宇宙

2023.04.16 14:00

20日は珍しい「金環皆既日食」 日本では部分食に

2017年に米国で撮影された金環食(Jorge Villalba via Getty Images)

2017年に米国で撮影された金環食(Jorge Villalba via Getty Images)

今月20日、オーストラリアや東南アジア、南太平洋などの一部地域で「金環皆既日食」が起きる。3種類の日食がすべて起きる珍しい現象で、「ハイブリッド日食」とも呼ばれている。

日食は、月が太陽と地球の間を通過することで起きるもので、月が太陽光線を遮断する範囲によって、いくつかの種類に分かれる。

最もドラマチックなのが「皆既日食」で、月が太陽を完全に覆い隠し、周囲が一時的にまるで夕暮れのように暗くなり、気温が下がり、動物たち(人間を含む)を驚かせる。

これに対して「部分日食」は、その名の通り、月が太陽の一部分だけを隠すことで起きる。安全に観察する方法を知らないと見過ごしてしまいがちな現象だ。
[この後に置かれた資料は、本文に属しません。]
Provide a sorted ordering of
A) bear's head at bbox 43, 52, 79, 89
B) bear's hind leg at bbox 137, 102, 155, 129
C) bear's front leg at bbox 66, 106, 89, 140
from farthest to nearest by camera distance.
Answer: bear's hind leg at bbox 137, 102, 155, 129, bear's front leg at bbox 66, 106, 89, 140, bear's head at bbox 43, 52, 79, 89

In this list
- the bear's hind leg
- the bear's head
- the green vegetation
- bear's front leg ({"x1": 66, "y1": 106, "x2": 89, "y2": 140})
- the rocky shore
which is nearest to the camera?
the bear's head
昼間に太陽の半分ほどが隠れても多くの人が気づきすらしないことは、太陽の光がどれほど強烈かを示している。

そして「金環食」は、太陽のほぼ全体が月に隠れるものの、外側部分が月の周囲でわずかに輝き、不気味な「金環(ring of fire)」を作り出す。

基本的に、ある場所でどんな種類の日食を見られるかは、太陽と月、および地球表面上の特定位置の並び方によって決まり、地球の曲率と基礎的な幾何学を組み合わせることによって分かる。
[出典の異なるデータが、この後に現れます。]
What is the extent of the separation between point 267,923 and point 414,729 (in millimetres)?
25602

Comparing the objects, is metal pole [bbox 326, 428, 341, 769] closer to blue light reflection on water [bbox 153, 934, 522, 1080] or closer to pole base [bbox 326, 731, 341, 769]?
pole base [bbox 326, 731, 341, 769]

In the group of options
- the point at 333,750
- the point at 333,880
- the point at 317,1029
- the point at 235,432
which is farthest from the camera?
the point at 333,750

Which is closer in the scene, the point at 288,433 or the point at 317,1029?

20日の金環皆既日食では、一部地域でこの3種類すべての日食を見ることができる。(訳注:日本では本州南岸の一部地域と南西諸島、小笠原諸島などに限り、部分日食が起きる)


2023年4月20日の日食マップ(NASA)

米航空宇宙局(NASA)の名誉宇宙物理学者で熱烈な日食愛好家でもあるフレッド・エスペナックは「今回のケースに限って言うと、日食の経路は金環日食から始まる」と説明している。「それが次第に皆既日食に変わり、経路が終わる前に再び金環食に戻る」

皆既日食の経路から少しでも外れると、部分日食しか見えない。

もしその日に、このマップ上のどこかへ行く予定の人は、エスペナックのウェブサイト「EclipseWise.com」にあるツールを使えば、特定の場所からどんな日食が見えるかを調べられる。

これは2023年で最初の日食だ。10月にはまた金環食が起きる。1年後の2024年4月には、皆既日食が北米を横断する「Great American Eclipse」(偉大なるアメリカの日食)が起きる。